Mr Marape said the National Youth Adolescent and Health policy, the National Education policy now in place which embraces second chance learning, National Volunteer Policy, the National SME policy, the National Sports policy and National Employment policy have been developed and are in abundance but the practical mechanism of translating this policies into engaging the masses is something that seriously needs to be attended to and addressed immediately.
“I speak as the chief custodian of our country’s policies, and I need practical implementors out there in our to societies to drive these policies at the community level and as the Prime Minister, I cannot do it alone,” Mr Marape said.
Mr Richard Howard, United Nation’s Resident Coordinator emphasized to the youth participating in the three days summit that their ideas and initiatives emerging from this summit are central to the country achieving its 4th Mid-Term Development Plan.
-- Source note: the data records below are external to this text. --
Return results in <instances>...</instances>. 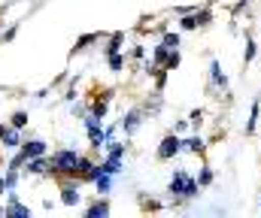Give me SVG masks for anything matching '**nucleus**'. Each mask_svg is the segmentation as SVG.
<instances>
[{
    "mask_svg": "<svg viewBox=\"0 0 261 218\" xmlns=\"http://www.w3.org/2000/svg\"><path fill=\"white\" fill-rule=\"evenodd\" d=\"M43 151H46L43 143H24L21 145V158H37V154H43Z\"/></svg>",
    "mask_w": 261,
    "mask_h": 218,
    "instance_id": "3",
    "label": "nucleus"
},
{
    "mask_svg": "<svg viewBox=\"0 0 261 218\" xmlns=\"http://www.w3.org/2000/svg\"><path fill=\"white\" fill-rule=\"evenodd\" d=\"M76 200H79V194L73 188H64V203H76Z\"/></svg>",
    "mask_w": 261,
    "mask_h": 218,
    "instance_id": "6",
    "label": "nucleus"
},
{
    "mask_svg": "<svg viewBox=\"0 0 261 218\" xmlns=\"http://www.w3.org/2000/svg\"><path fill=\"white\" fill-rule=\"evenodd\" d=\"M170 191H173V194H176V191H182V194L189 197V194H195V182H192V179H189L186 173H179V176H176V179L170 182Z\"/></svg>",
    "mask_w": 261,
    "mask_h": 218,
    "instance_id": "1",
    "label": "nucleus"
},
{
    "mask_svg": "<svg viewBox=\"0 0 261 218\" xmlns=\"http://www.w3.org/2000/svg\"><path fill=\"white\" fill-rule=\"evenodd\" d=\"M0 164H3V154H0Z\"/></svg>",
    "mask_w": 261,
    "mask_h": 218,
    "instance_id": "9",
    "label": "nucleus"
},
{
    "mask_svg": "<svg viewBox=\"0 0 261 218\" xmlns=\"http://www.w3.org/2000/svg\"><path fill=\"white\" fill-rule=\"evenodd\" d=\"M24 124H28V115L24 112H15L12 115V128H24Z\"/></svg>",
    "mask_w": 261,
    "mask_h": 218,
    "instance_id": "4",
    "label": "nucleus"
},
{
    "mask_svg": "<svg viewBox=\"0 0 261 218\" xmlns=\"http://www.w3.org/2000/svg\"><path fill=\"white\" fill-rule=\"evenodd\" d=\"M0 191H3V179H0Z\"/></svg>",
    "mask_w": 261,
    "mask_h": 218,
    "instance_id": "8",
    "label": "nucleus"
},
{
    "mask_svg": "<svg viewBox=\"0 0 261 218\" xmlns=\"http://www.w3.org/2000/svg\"><path fill=\"white\" fill-rule=\"evenodd\" d=\"M176 151H179V140H176V137H164V143L158 148V158L164 161V158H170V154H176Z\"/></svg>",
    "mask_w": 261,
    "mask_h": 218,
    "instance_id": "2",
    "label": "nucleus"
},
{
    "mask_svg": "<svg viewBox=\"0 0 261 218\" xmlns=\"http://www.w3.org/2000/svg\"><path fill=\"white\" fill-rule=\"evenodd\" d=\"M88 215L94 218V215H107V203H97V206H91L88 209Z\"/></svg>",
    "mask_w": 261,
    "mask_h": 218,
    "instance_id": "5",
    "label": "nucleus"
},
{
    "mask_svg": "<svg viewBox=\"0 0 261 218\" xmlns=\"http://www.w3.org/2000/svg\"><path fill=\"white\" fill-rule=\"evenodd\" d=\"M43 167H46L43 161H34V164H31V173H43Z\"/></svg>",
    "mask_w": 261,
    "mask_h": 218,
    "instance_id": "7",
    "label": "nucleus"
}]
</instances>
He encouraged them to never underestimate how important their ideas are or where they stand.
“We value the opinions of young people at the centre of all our work, and I believe the PNG government agrees with that perspective.
“This September, in New York, the UN will hold alongside the General Assembly, a meeting called; The Summit of the Future.
“Prime Minister James Marape has been invited to attend, where he will make an intervention, on recommendations of how the UN can respond better to global crisis.
“Especially on how the UN can do its job, better in the future under what we call a “Pact for the Future”.
“A key area of work within the Summit of the Future, will be to focus on the need of young people, and your meeting over the next three days will help us gather input that we can relay through the National Statement, in New York.
“What you are doing in the next few days is critically important for us all, as we move forward to support PNG as well as globally, and how the UN can support young people across the world,” Mr Howard said.
He said the youth summit will enable young people to meet and discuss both challenges and solutions.
“We all know very much, that the only people that can help solve these challenges of young people, are young themselves,” Mr Howard said.